- [What you have to do] Copy every one of the following rows word for word, with each line kept as it stands.

--- Records for the exercise ---

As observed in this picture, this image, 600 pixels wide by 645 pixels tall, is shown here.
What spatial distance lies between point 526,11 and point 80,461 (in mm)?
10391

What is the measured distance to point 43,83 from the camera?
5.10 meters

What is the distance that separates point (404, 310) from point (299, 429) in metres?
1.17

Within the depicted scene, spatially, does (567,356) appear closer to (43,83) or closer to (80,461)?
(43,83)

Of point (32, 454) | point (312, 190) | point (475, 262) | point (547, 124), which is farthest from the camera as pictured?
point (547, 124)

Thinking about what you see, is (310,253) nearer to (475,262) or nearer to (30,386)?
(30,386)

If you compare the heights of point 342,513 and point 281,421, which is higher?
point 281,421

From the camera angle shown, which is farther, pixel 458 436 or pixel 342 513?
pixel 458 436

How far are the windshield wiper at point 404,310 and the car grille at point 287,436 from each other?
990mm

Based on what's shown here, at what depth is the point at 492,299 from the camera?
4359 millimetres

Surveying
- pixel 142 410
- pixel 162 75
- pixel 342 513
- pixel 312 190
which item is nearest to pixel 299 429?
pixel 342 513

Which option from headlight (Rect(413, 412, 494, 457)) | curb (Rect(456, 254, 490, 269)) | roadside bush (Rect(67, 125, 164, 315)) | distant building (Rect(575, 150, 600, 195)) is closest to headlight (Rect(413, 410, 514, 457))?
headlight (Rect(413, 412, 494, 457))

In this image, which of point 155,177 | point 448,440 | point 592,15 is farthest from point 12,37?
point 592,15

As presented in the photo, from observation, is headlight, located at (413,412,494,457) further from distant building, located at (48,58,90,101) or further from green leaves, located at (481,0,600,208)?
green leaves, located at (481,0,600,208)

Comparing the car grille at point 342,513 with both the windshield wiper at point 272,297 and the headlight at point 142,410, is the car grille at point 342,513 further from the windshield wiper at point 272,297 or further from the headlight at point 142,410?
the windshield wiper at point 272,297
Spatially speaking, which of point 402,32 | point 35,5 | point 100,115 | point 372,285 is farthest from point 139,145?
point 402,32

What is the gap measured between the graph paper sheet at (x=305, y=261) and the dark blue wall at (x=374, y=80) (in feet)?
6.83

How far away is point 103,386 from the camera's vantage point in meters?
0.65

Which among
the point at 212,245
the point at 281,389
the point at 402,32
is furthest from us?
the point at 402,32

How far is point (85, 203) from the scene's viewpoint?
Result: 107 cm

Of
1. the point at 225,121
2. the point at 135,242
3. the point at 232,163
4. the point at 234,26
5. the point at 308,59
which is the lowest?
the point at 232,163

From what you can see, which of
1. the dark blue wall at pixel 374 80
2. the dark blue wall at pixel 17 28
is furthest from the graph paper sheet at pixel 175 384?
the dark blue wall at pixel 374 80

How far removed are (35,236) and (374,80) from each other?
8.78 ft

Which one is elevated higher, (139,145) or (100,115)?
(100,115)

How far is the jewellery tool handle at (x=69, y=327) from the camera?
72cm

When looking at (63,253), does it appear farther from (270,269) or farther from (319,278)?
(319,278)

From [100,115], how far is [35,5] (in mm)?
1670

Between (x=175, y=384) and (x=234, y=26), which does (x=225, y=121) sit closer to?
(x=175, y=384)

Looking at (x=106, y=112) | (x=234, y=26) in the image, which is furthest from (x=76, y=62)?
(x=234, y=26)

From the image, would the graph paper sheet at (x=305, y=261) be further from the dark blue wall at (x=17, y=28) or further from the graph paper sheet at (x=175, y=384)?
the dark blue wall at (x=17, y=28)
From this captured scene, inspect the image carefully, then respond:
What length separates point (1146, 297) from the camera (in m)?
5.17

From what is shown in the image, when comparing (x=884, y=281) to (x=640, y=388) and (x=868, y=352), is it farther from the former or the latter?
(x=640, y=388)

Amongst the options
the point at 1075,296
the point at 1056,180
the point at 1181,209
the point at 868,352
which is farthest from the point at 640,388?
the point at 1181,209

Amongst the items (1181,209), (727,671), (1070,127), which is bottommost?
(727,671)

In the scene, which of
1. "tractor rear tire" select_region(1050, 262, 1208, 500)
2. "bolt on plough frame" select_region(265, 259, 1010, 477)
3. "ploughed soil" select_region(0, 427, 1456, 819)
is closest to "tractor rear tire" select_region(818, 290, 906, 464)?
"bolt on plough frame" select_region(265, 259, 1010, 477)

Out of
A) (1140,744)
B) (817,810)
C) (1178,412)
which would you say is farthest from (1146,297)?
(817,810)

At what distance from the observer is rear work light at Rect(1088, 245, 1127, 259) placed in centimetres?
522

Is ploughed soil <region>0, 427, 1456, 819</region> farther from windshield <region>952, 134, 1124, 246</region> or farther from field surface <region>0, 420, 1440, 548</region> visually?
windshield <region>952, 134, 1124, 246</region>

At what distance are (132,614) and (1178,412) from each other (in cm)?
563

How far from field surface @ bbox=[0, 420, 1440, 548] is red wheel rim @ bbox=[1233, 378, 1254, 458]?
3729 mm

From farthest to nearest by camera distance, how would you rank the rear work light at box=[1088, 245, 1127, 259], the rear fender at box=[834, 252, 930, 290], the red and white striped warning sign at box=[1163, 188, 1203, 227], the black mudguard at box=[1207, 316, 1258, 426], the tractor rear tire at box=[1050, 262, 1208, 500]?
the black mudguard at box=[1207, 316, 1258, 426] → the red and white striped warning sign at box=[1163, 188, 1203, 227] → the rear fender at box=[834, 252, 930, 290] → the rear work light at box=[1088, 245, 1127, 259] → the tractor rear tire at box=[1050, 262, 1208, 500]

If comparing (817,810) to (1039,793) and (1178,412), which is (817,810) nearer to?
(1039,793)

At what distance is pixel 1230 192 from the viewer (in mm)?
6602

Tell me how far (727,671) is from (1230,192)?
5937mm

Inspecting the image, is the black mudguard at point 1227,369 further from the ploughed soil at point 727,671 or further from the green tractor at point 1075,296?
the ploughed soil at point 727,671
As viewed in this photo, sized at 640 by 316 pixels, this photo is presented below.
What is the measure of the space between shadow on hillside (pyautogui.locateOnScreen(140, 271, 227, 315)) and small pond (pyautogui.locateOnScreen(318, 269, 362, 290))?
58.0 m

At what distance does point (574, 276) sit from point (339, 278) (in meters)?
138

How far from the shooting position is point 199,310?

---

- [Reply]
As observed in this picture, this image, 600 pixels wide by 645 pixels tall, is shown here.
What spatial distance lies between point 526,11 and point 80,461 (in mm)?
10391

What is the measured distance to point 43,83 from the camera?
5.10 meters

What is the distance that separates point (404, 310) from point (299, 429) in metres?
1.17

Within the depicted scene, spatially, does (567,356) appear closer to (43,83) or closer to (80,461)?
(43,83)

Of point (32, 454) | point (312, 190) | point (475, 262) | point (547, 124), which is farthest from the camera as pictured?
point (547, 124)

Thinking about what you see, is (310,253) nearer to (475,262) or nearer to (30,386)?
(30,386)

If you compare the heights of point 342,513 and point 281,421, which is higher?
point 281,421

From the camera angle shown, which is farther, pixel 458 436 or pixel 342 513?
pixel 458 436

How far are the windshield wiper at point 404,310 and the car grille at point 287,436 from each other?
990mm

Based on what's shown here, at what depth is the point at 492,299 from the camera?
4359 millimetres

Surveying
- pixel 142 410
- pixel 162 75
- pixel 342 513
- pixel 312 190
which item is nearest to pixel 299 429?
pixel 342 513

Which option from headlight (Rect(413, 412, 494, 457)) | curb (Rect(456, 254, 490, 269)) | roadside bush (Rect(67, 125, 164, 315)) | distant building (Rect(575, 150, 600, 195)) is closest to headlight (Rect(413, 410, 514, 457))?
headlight (Rect(413, 412, 494, 457))

In this image, which of point 155,177 | point 448,440 | point 592,15 is farthest from point 12,37?
point 592,15

As presented in the photo, from observation, is headlight, located at (413,412,494,457) further from distant building, located at (48,58,90,101) or further from green leaves, located at (481,0,600,208)?
green leaves, located at (481,0,600,208)

Comparing the car grille at point 342,513 with both the windshield wiper at point 272,297 and the headlight at point 142,410, is the car grille at point 342,513 further from the windshield wiper at point 272,297 or further from the headlight at point 142,410?
the windshield wiper at point 272,297
Spatially speaking, which of point 402,32 | point 35,5 | point 100,115 | point 372,285 is farthest from point 139,145?
point 402,32

What is the gap measured between the graph paper sheet at (x=305, y=261) and the dark blue wall at (x=374, y=80) (in feet)?
6.83

How far away is point 103,386 from the camera's vantage point in meters?
0.65

Which among
the point at 212,245
the point at 281,389
the point at 402,32
is furthest from us?
the point at 402,32

How far is point (85, 203) from the scene's viewpoint?
Result: 107 cm

Of
1. the point at 225,121
2. the point at 135,242
3. the point at 232,163
4. the point at 234,26
5. the point at 308,59
which is the lowest?
the point at 232,163

From what you can see, which of
1. the dark blue wall at pixel 374 80
2. the dark blue wall at pixel 17 28
is furthest from the graph paper sheet at pixel 175 384?
the dark blue wall at pixel 374 80

How far removed are (35,236) and (374,80) from each other?
8.78 ft

Which one is elevated higher, (139,145) or (100,115)?
(100,115)

How far is the jewellery tool handle at (x=69, y=327) from the camera?
72cm

When looking at (63,253), does it appear farther from (270,269) or farther from (319,278)?
(319,278)

From [100,115], how far is [35,5] (in mm)?
1670

Between (x=175, y=384) and (x=234, y=26), which does (x=225, y=121) sit closer to?
(x=175, y=384)

Looking at (x=106, y=112) | (x=234, y=26) in the image, which is furthest from (x=76, y=62)?
(x=234, y=26)

From the image, would the graph paper sheet at (x=305, y=261) be further from the dark blue wall at (x=17, y=28) or further from the graph paper sheet at (x=175, y=384)?
the dark blue wall at (x=17, y=28)
From this captured scene, inspect the image carefully, then respond:
What length separates point (1146, 297) from the camera (in m)?
5.17

From what is shown in the image, when comparing (x=884, y=281) to (x=640, y=388) and (x=868, y=352), is it farther from the former or the latter?
(x=640, y=388)

Amongst the options
the point at 1075,296
the point at 1056,180
the point at 1181,209
the point at 868,352
which is farthest from the point at 640,388?
the point at 1181,209

Amongst the items (1181,209), (727,671), (1070,127), which is bottommost?
(727,671)

In the scene, which of
1. "tractor rear tire" select_region(1050, 262, 1208, 500)
2. "bolt on plough frame" select_region(265, 259, 1010, 477)
3. "ploughed soil" select_region(0, 427, 1456, 819)
is closest to "tractor rear tire" select_region(818, 290, 906, 464)?
"bolt on plough frame" select_region(265, 259, 1010, 477)

Out of
A) (1140,744)
B) (817,810)
C) (1178,412)
which would you say is farthest from (1146,297)?
(817,810)

At what distance from the observer is rear work light at Rect(1088, 245, 1127, 259) placed in centimetres?
522

Is ploughed soil <region>0, 427, 1456, 819</region> farther from windshield <region>952, 134, 1124, 246</region> or farther from field surface <region>0, 420, 1440, 548</region> visually?
windshield <region>952, 134, 1124, 246</region>

At what distance are (132,614) and (1178,412) from each other (in cm)?
563

How far from field surface @ bbox=[0, 420, 1440, 548] is red wheel rim @ bbox=[1233, 378, 1254, 458]?
3729 mm

From farthest to nearest by camera distance, how would you rank the rear work light at box=[1088, 245, 1127, 259], the rear fender at box=[834, 252, 930, 290], the red and white striped warning sign at box=[1163, 188, 1203, 227], the black mudguard at box=[1207, 316, 1258, 426], the tractor rear tire at box=[1050, 262, 1208, 500]?
the black mudguard at box=[1207, 316, 1258, 426] → the red and white striped warning sign at box=[1163, 188, 1203, 227] → the rear fender at box=[834, 252, 930, 290] → the rear work light at box=[1088, 245, 1127, 259] → the tractor rear tire at box=[1050, 262, 1208, 500]

If comparing (817,810) to (1039,793) and (1178,412), which is (817,810) nearer to?
(1039,793)

At what distance is pixel 1230 192 from the viewer (in mm)?
6602

Tell me how far (727,671) is from (1230,192)?
5937mm

Inspecting the image, is the black mudguard at point 1227,369 further from the ploughed soil at point 727,671 or further from the green tractor at point 1075,296?
the ploughed soil at point 727,671
As viewed in this photo, sized at 640 by 316 pixels, this photo is presented below.
What is the measure of the space between shadow on hillside (pyautogui.locateOnScreen(140, 271, 227, 315)) and small pond (pyautogui.locateOnScreen(318, 269, 362, 290))?
58.0 m

At what distance does point (574, 276) sit from point (339, 278) (in meters)?
138

How far from the shooting position is point 199,310?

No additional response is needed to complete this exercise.